The political pact for health is impossible

The Spanish political landscape it is increasingly bleak and troubled.

The parliamentary political right has long since embarked on the path of populism and the visceral attack on a government of complex political management that is overwhelmed by the multiple fronts of action that open up before their eyes and agendas. It remains true that the Spanish government, overtaken with some frequency by events, commits tactical errorsinappropriate for experienced politicians, errors that cloud and even nullify the virtues and successes of some strategic projects aimed primarily at reducing the negative consequences that serious economic problems and inequalities are having on the most disadvantaged sectors of the population. To this internal scenario is added another international one marked by the war in Ukraine and the energy crisis.

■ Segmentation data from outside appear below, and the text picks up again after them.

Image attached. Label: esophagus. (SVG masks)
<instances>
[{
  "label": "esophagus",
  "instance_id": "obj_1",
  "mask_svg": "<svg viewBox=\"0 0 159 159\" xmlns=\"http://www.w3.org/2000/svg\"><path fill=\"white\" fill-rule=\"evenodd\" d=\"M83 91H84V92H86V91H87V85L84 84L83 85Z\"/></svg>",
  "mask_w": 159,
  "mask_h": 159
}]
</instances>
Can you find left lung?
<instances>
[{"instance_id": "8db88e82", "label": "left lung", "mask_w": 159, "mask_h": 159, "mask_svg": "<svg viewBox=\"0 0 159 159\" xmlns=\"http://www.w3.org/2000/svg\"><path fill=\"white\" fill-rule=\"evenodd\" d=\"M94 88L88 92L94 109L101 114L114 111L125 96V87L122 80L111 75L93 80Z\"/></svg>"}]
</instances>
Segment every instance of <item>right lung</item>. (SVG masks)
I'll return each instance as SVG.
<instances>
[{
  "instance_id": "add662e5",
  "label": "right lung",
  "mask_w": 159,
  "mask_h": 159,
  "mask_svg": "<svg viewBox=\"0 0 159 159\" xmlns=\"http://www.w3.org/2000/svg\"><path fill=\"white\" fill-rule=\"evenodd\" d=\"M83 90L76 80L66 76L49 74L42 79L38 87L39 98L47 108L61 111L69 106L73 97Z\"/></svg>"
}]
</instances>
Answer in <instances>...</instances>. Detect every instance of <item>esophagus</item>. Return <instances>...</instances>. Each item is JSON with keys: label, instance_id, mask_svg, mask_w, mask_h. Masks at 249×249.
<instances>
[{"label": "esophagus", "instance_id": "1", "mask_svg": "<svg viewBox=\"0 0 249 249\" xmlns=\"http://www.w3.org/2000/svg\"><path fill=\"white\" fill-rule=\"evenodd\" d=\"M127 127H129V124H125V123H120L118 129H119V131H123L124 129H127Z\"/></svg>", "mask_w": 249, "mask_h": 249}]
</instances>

In this negative context, exacerbated by a growing radicalization of the political scene, thinking regarding the viability of a pact for and for healthIn the short or medium term, it seems to me an exercise in political immaturity or an invitation to a dangerous nihilism (pact or nothing). Are there really politicians, analysts and professionals who sincerely think that a pact for healthcare is possible in the current Spain?

The general and radicalized political confrontation that we are experiencing also extends its tentacles to the health field. And the problem is that she’s going to keep doing it for quite some time. We only have to think for a moment regarding the attitudes of the regional governments and even the central one before the current crisis of Primary and Community Care and the conflicts that have been unleashed, especially in Madrid. Its managers, at best, simply look the other way and at worst display great arrogance and contempt for professionals and the problems that are caused to the population, attitudes that demonstrate enormous social insensitivity.

Come on, we have before us a panorama that does not exactly invite intelligent and serenely constructive dialogue. Quite the opposite.

Alternatives to the Pact for Health

Faced with this very negative situation and assuming the feasibility of building a political pact for and for health as ruled out, it is essential to analyze other alternatives that allow us to address and, in the best of cases, contribute to solving all or part of the serious existing problems today. And we must start them up now, without delay, if we do not want the damage to worsen even more, become irreversible and put into serious risk to our public health system. Unless you want to adopt the strategy of “the worse the better” and prefer to wait until the problems have very important consequences on the well-being and personal and collective health, as well as in the quality and safety of the health care that citizens receive. If this type of situation is reached, the demands might acquire dramatic, even violent overtones.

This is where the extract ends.